*** SELECTED PASSAGE ***
# Enough sunlight?



## northernfog (Dec 14, 2010)

Hello, 
so I didn't know that it was so important for our birds to take in sunlight until it was recently discuss in this forum. Since I read this, I've been started to take her to the backyard for some sunlight and I've been doing this about 1-2 times a week per 20-30 minutes. I guess, what I'm trying to understand is whether this is enough time for her to intake the vitamins she needs. Also, I know it's mid February, but it is pretty warm outside in here. 

But I have noticed something though. While she is outside she tends to make several urine droppings. Like, they are literally just like a drop of water, nothing else. At first I thought that she was stressed because the cars made this load noise outside and it seemed to scare her, but yesterday she did it again for around 5-7 droppings maybe. Maybe she has done this earlier too, but I guess I never noticed. The funny thing is that once she is inside, withing half an hour or so, the poops return to normal! :\ 

Also, my father sprayed the plants outside with bug-spray. When do you guys think it's safe to open the windows for some fresh air and when is it alright to take her in the backyard again? 

Thank You!


----------



## green parakeet (Oct 20, 2011)

40-60 minutes a week is very low light for her to get vitamens. You should be haveing around 2-3 hours per day. Thats kinda hard to achive if its raining or if your busy so the best way to get the 2-3 hours per day is by useing a FSL


----------



## DyArianna (Aug 7, 2011)

FSL is full spectrum lighting.. and yes if she is stressed she will probably poo watery. Being near a roadway, like me, and just having her out there will stress her. It is also a good start to what she needs but they do need more. 

Kudos to you for trying to get her to do something that you felt was more healthy for her.  If you are not able to give her direct sunlight on a daily basis.. you can buy a lamp to set near her with a bulb that is full spectrum lighting. This will give her the light that she needs to be in optimum health.


----------



## northernfog (Dec 14, 2010)

And these FSL lights, are they similar the the CFL ones? Are they dangerous if they were to break? Do they contain mercury?


----------



## Renae (Feb 9, 2008)

What is CFL? 

Here is the full spectrum lighting bulb:

http://www.everythingbirdie.com/zoomedavli.html











And some information about full spectrum lighting: 



> *The Whole Truth about Full Spectrum Lighting and Why Your Bird Must Have It*
> by Dr. Greg Burkett, Certified Avian Veterinarian
> 
> The sun is the ultimate source of full spectrum lighting. Light has three components: Visible light, Ultra-violet - A (UV-A), and UV-B. Visible light can be refracted with a prism to give us the colors of the rainbow, which are the colors that humans are able to see. Ultra-violet light is not visible by human eyes. It is, however, visible to birds.
*** AVAILABLE DATA ***
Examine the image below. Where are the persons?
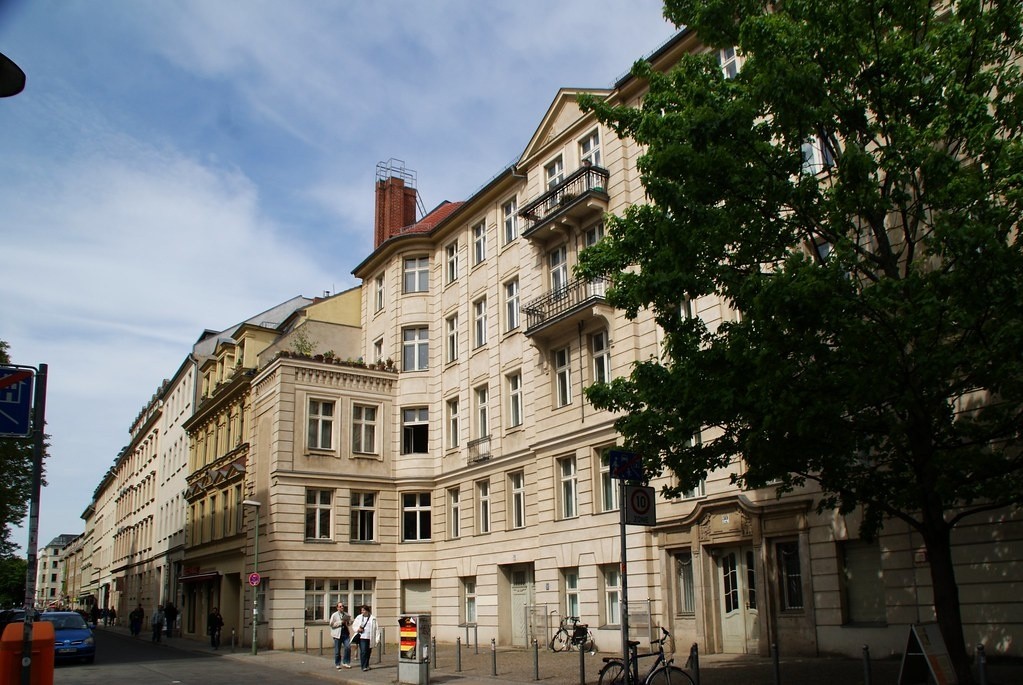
***
| CHALLENGES |
(a) Reproduce the portion of the forum thread on sunlight for pet birds starting at "FSL is full" and ending at "in optimum health.".
(b) Take up the forum thread on sunlight for pet birds at the point where it stops, and carry it on.
The material has no connection to the forum thread on sunlight for pet birds.

| ANSWERS FOR THE EXERCISE |
(a)
FSL is full spectrum lighting.. and yes if she is stressed she will probably poo watery. Being near a roadway, like me, and just having her out there will stress her. It is also a good start to what she needs but they do need more. 

Kudos to you for trying to get her to do something that you felt was more healthy for her.  If you are not able to give her direct sunlight on a daily basis.. you can buy a lamp to set near her with a bulb that is full spectrum lighting. This will give her the light that she needs to be in optimum health.

(b)
> ...


It should be alright to take her outside maybe 30 or so mins after the plants have been sprayed, just make sure her cage is placed somewhere well away from the plants outside and that there is no smell before you open the windows.


----------



## northernfog (Dec 14, 2010)

These are the CFL ones. http://en.wikipedia.org/wiki/Compact_fluorescent_lamp I had two break/explode one after the other and mercury isn't actually the best thing to have around the house, LOL.


----------



## DyArianna (Aug 7, 2011)

From everything that I can find.. yes.. there is mercury in FSL bulbs. Amounts vary. We're not at the point yet of being able to make something that nature makes without adding some things to it.  

If you prefer to stick with natural sunlight, then that is fine.. but a few more times a week than two would give them their requirement. Daily would be the thing.. and for a few hours. Unfortunatly, our hands are still tied on so many things with having pets in captivity. If you are totally against mercury.. then you won't use them. If you are okay with making sure things stay safe around the bulb (which mind you has been going on for years) then that choice is yours.


----------



## enigma731 (Aug 12, 2011)

I don't leave my FSL on when I'm not around for this reason. But the ones made for birds need to be replaced every 10-12 months anyway, because they lose the ability to produce the right spectrum of light after that time. So I think it's unlikely you'd have one burn out before you had to replace it.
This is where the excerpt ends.